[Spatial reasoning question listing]
* * *

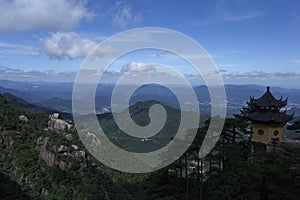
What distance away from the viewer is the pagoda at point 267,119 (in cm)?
1544

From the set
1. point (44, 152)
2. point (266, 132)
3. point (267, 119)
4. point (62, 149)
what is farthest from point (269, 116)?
point (44, 152)

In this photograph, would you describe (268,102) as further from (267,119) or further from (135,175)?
(135,175)

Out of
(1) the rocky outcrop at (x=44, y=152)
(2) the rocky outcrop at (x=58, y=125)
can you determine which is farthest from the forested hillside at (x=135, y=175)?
(2) the rocky outcrop at (x=58, y=125)

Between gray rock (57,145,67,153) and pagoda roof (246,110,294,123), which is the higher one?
pagoda roof (246,110,294,123)

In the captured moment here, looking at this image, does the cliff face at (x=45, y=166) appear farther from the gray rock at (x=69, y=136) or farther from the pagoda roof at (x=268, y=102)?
the pagoda roof at (x=268, y=102)

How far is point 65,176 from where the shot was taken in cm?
4766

* * *

• [Task to carry out]: Format every line of the listing above as a Markdown table with the columns "Row" and "Line," skipping blank lines and omitting the pictures.

• [Exercise result]:
| Row | Line |
|---|---|
| 1 | What distance away from the viewer is the pagoda at point 267,119 (in cm)? |
| 2 | 1544 |
| 3 | From the set |
| 4 | 1. point (44, 152) |
| 5 | 2. point (266, 132) |
| 6 | 3. point (267, 119) |
| 7 | 4. point (62, 149) |
| 8 | what is farthest from point (269, 116)? |
| 9 | point (44, 152) |
| 10 | In this photograph, would you describe (268,102) as further from (267,119) or further from (135,175)? |
| 11 | (135,175) |
| 12 | Out of |
| 13 | (1) the rocky outcrop at (x=44, y=152) |
| 14 | (2) the rocky outcrop at (x=58, y=125) |
| 15 | can you determine which is farthest from the forested hillside at (x=135, y=175)? |
| 16 | (2) the rocky outcrop at (x=58, y=125) |
| 17 | Between gray rock (57,145,67,153) and pagoda roof (246,110,294,123), which is the higher one? |
| 18 | pagoda roof (246,110,294,123) |
| 19 | In the captured moment here, looking at this image, does the cliff face at (x=45, y=166) appear farther from the gray rock at (x=69, y=136) or farther from the pagoda roof at (x=268, y=102)? |
| 20 | the pagoda roof at (x=268, y=102) |
| 21 | How far is point 65,176 from where the shot was taken in cm? |
| 22 | 4766 |